Work to do |
Reproduce verbatim the lines of the listing between the line containing "Comparing the three" and the line containing "point 2,30, point 122,28, point 45,6", both inclusive, omitting any pictures.

== Input

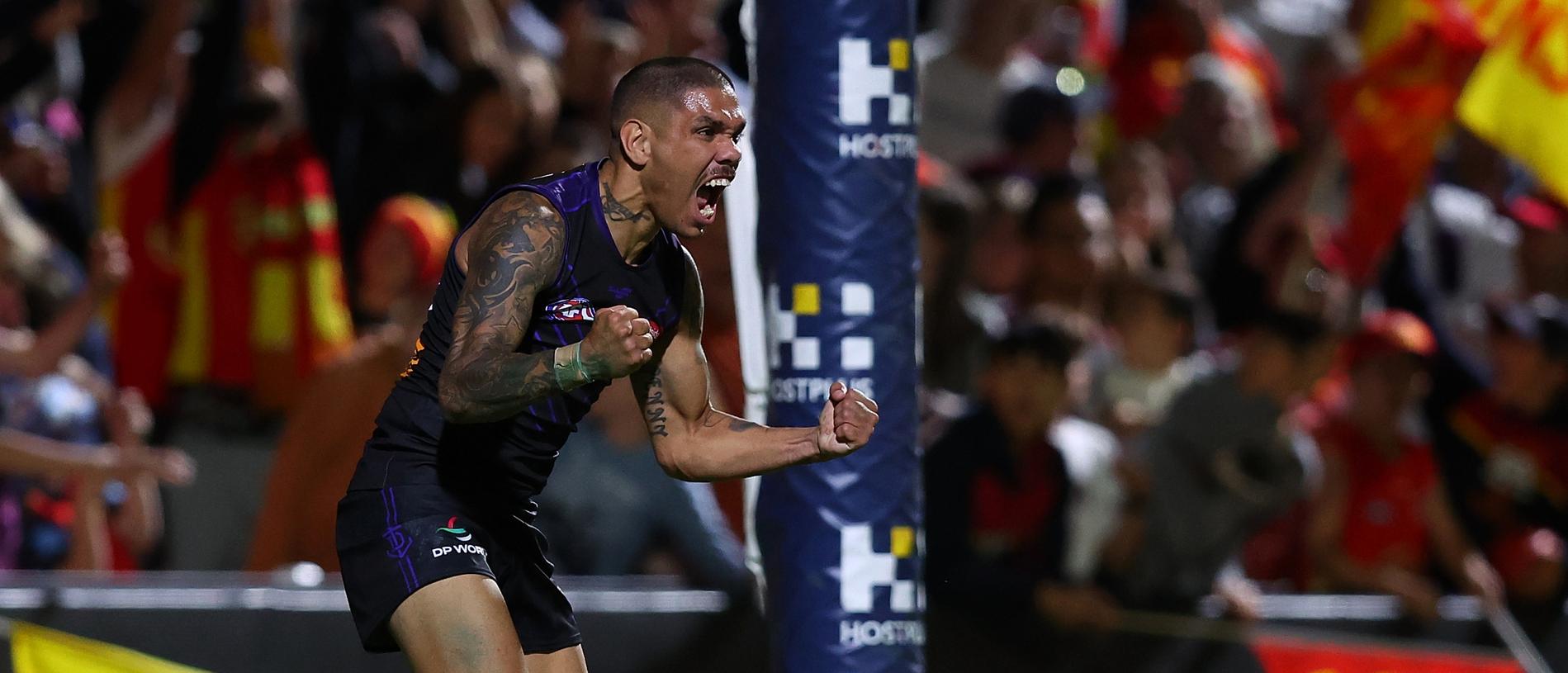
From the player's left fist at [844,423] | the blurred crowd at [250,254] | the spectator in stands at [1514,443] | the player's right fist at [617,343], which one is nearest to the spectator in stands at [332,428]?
the blurred crowd at [250,254]

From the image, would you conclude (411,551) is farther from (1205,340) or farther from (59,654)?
(1205,340)

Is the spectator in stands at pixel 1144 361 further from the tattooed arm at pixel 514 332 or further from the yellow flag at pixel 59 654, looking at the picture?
the tattooed arm at pixel 514 332

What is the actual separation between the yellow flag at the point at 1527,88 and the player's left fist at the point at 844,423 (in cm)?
368

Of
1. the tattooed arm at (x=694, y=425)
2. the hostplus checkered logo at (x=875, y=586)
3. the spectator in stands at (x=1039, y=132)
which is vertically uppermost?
the spectator in stands at (x=1039, y=132)

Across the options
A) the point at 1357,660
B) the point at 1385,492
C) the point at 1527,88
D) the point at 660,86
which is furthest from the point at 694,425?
the point at 1385,492

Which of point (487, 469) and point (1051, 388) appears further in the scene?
point (1051, 388)

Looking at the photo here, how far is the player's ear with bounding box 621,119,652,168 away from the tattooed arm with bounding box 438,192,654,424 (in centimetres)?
26

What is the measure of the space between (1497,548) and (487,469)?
521cm

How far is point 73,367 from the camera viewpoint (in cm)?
728

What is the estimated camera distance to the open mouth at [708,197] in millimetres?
4730

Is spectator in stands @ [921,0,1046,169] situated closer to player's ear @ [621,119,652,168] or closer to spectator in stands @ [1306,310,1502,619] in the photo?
spectator in stands @ [1306,310,1502,619]

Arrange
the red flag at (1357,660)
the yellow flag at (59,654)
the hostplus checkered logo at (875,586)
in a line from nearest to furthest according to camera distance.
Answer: the hostplus checkered logo at (875,586)
the yellow flag at (59,654)
the red flag at (1357,660)

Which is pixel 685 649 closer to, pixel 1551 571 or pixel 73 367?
pixel 73 367

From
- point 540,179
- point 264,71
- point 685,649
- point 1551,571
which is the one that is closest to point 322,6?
point 264,71
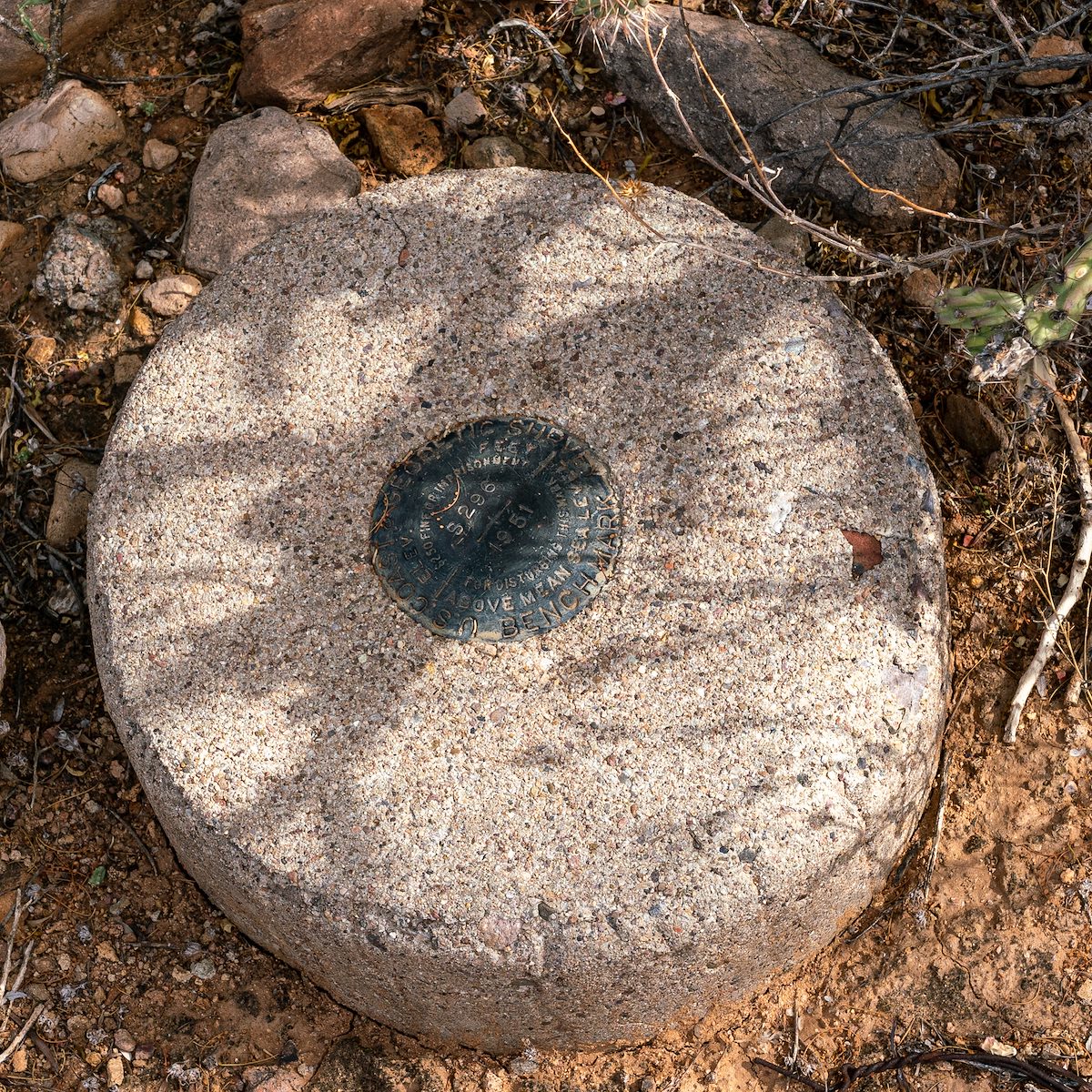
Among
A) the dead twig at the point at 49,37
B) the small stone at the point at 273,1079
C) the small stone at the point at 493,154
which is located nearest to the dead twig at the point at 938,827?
the small stone at the point at 273,1079

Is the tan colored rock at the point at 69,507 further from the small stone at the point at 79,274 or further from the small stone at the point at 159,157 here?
the small stone at the point at 159,157

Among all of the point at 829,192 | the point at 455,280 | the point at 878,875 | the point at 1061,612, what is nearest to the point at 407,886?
the point at 878,875

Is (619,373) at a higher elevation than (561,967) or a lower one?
higher

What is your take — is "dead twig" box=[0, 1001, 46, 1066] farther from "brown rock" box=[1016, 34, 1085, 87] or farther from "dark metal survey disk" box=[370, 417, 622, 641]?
"brown rock" box=[1016, 34, 1085, 87]

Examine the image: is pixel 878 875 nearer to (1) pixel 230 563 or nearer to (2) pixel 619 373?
(2) pixel 619 373

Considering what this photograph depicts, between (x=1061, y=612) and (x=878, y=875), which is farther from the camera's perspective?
(x=1061, y=612)

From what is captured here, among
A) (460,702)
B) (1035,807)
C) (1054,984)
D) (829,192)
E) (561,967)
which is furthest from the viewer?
(829,192)
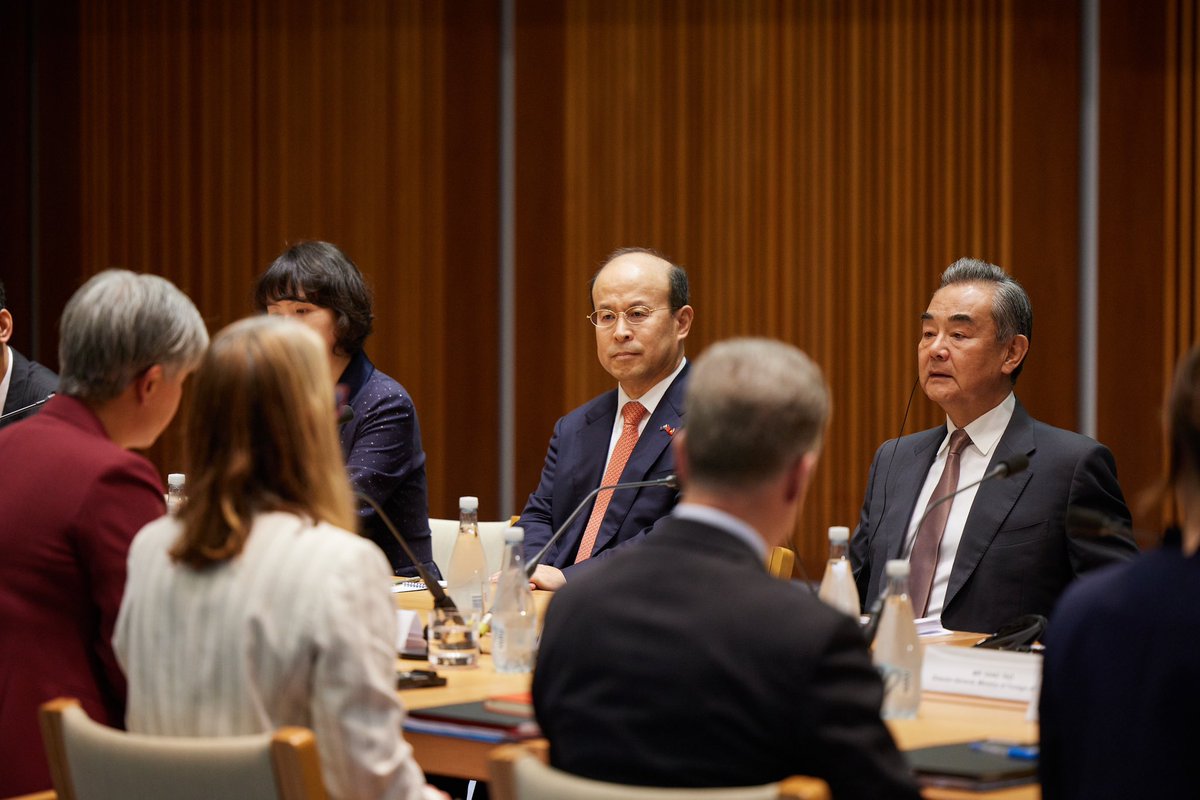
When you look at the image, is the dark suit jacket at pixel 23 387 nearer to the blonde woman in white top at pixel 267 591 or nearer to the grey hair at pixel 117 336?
the grey hair at pixel 117 336

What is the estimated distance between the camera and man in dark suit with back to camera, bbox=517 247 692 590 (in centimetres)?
397

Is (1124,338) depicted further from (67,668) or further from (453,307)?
(67,668)

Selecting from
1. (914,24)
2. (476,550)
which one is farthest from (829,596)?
(914,24)

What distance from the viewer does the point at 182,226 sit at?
260 inches

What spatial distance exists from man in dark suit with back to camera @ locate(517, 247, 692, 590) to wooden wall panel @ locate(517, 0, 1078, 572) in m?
1.95

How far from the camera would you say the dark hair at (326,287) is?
13.8 feet

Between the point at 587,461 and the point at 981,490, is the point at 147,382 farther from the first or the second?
the point at 981,490

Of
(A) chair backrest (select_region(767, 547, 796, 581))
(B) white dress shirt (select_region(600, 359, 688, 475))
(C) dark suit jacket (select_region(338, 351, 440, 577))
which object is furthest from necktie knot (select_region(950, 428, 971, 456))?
(C) dark suit jacket (select_region(338, 351, 440, 577))

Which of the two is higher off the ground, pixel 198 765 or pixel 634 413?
pixel 634 413

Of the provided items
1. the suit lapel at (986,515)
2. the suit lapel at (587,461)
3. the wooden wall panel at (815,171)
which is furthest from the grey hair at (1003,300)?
the wooden wall panel at (815,171)

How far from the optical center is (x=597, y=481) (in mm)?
4141

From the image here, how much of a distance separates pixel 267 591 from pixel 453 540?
242cm

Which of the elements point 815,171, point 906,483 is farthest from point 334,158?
point 906,483

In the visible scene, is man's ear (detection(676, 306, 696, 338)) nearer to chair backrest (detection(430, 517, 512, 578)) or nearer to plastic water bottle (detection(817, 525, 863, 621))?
chair backrest (detection(430, 517, 512, 578))
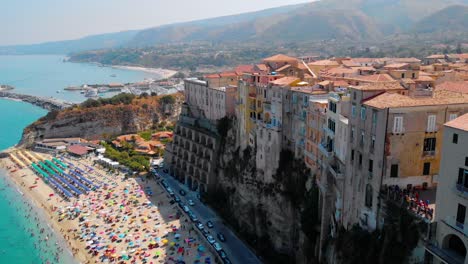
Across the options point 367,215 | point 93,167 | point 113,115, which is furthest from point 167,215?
point 113,115

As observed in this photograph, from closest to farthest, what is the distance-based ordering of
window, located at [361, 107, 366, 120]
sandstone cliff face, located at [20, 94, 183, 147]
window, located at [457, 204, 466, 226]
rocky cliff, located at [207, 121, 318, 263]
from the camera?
window, located at [457, 204, 466, 226] < window, located at [361, 107, 366, 120] < rocky cliff, located at [207, 121, 318, 263] < sandstone cliff face, located at [20, 94, 183, 147]

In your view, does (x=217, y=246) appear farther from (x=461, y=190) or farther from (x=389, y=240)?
(x=461, y=190)

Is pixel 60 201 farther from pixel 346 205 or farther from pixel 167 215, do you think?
pixel 346 205

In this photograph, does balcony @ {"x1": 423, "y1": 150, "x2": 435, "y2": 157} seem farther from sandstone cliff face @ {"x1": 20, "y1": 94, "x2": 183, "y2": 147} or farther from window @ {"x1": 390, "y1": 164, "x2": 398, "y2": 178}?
sandstone cliff face @ {"x1": 20, "y1": 94, "x2": 183, "y2": 147}

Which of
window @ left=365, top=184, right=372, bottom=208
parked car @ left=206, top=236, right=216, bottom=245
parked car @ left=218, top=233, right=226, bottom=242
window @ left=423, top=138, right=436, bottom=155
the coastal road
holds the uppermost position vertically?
window @ left=423, top=138, right=436, bottom=155

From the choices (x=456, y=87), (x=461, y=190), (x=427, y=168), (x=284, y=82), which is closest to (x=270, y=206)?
(x=284, y=82)

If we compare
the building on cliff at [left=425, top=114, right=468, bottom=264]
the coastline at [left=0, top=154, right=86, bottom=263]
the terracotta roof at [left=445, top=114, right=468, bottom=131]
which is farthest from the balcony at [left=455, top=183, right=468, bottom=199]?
the coastline at [left=0, top=154, right=86, bottom=263]

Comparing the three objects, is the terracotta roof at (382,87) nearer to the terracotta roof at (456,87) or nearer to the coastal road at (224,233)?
the terracotta roof at (456,87)

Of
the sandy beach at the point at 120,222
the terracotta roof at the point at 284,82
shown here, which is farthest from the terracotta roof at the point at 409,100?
the sandy beach at the point at 120,222
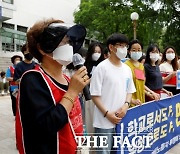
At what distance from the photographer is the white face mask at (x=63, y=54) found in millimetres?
1416

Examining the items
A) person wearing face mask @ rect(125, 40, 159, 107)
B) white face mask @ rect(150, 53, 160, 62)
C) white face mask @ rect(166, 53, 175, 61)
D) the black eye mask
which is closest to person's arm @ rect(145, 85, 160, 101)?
person wearing face mask @ rect(125, 40, 159, 107)

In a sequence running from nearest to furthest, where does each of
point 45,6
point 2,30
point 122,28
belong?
point 2,30, point 122,28, point 45,6

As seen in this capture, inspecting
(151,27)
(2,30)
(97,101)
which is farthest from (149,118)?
(2,30)

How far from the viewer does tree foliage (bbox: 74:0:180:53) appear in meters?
19.3

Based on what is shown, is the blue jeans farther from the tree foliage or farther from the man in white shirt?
the tree foliage

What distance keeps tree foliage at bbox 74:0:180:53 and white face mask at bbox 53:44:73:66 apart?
61.1ft

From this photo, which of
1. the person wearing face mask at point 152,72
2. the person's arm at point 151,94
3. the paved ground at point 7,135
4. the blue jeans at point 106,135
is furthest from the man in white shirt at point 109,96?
the paved ground at point 7,135

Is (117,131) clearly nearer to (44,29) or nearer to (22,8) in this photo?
(44,29)

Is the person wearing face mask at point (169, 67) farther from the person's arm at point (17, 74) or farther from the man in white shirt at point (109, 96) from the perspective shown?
the person's arm at point (17, 74)

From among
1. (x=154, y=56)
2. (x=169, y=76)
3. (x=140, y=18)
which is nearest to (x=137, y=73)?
(x=154, y=56)

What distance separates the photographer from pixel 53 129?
128cm

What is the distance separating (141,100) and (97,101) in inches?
39.7

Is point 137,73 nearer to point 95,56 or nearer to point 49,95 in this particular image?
point 95,56

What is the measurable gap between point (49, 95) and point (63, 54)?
25 centimetres
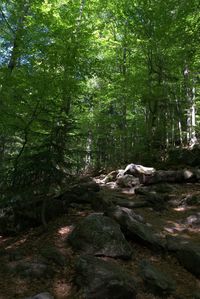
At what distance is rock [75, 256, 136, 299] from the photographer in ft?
20.8

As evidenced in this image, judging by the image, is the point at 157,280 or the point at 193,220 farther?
the point at 193,220

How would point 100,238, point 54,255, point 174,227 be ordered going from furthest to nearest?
point 174,227 < point 100,238 < point 54,255

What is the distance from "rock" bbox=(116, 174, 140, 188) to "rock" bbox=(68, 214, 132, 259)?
6553 millimetres

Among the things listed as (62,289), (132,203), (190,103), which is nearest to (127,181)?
(132,203)

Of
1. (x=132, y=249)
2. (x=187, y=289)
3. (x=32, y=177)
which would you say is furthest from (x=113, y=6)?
(x=187, y=289)

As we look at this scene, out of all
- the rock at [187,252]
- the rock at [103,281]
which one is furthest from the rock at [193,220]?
the rock at [103,281]

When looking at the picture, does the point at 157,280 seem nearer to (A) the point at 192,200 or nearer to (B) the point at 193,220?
(B) the point at 193,220

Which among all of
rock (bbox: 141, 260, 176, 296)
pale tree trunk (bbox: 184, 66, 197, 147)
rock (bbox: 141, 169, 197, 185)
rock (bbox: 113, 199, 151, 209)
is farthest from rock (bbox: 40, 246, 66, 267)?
pale tree trunk (bbox: 184, 66, 197, 147)

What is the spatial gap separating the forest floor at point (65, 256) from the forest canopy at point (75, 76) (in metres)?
1.51

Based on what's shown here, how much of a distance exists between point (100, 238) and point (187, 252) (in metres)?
2.14

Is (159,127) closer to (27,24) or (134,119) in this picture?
(134,119)

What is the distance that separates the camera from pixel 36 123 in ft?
33.1

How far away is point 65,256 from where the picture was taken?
7836 mm

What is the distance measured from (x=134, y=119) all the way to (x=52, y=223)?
17494 mm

====

Solution for this problem |
Comparing the three objects, is the terracotta roof at (382,87) nearer to the terracotta roof at (456,87) or nearer to the coastal road at (224,233)?
the terracotta roof at (456,87)

Of
the sandy beach at the point at 120,222
the terracotta roof at the point at 284,82
shown here, which is farthest from the terracotta roof at the point at 409,100?
the sandy beach at the point at 120,222
At what distance from the photographer is the white face mask at (x=63, y=54) found in millimetres?
1416

Examining the items
A) person wearing face mask @ rect(125, 40, 159, 107)
B) white face mask @ rect(150, 53, 160, 62)
C) white face mask @ rect(166, 53, 175, 61)
D) the black eye mask
which is closest to person's arm @ rect(145, 85, 160, 101)?
person wearing face mask @ rect(125, 40, 159, 107)

In a sequence running from nearest to furthest, where does each of
point 45,6
point 2,30
point 122,28
belong?
point 2,30, point 122,28, point 45,6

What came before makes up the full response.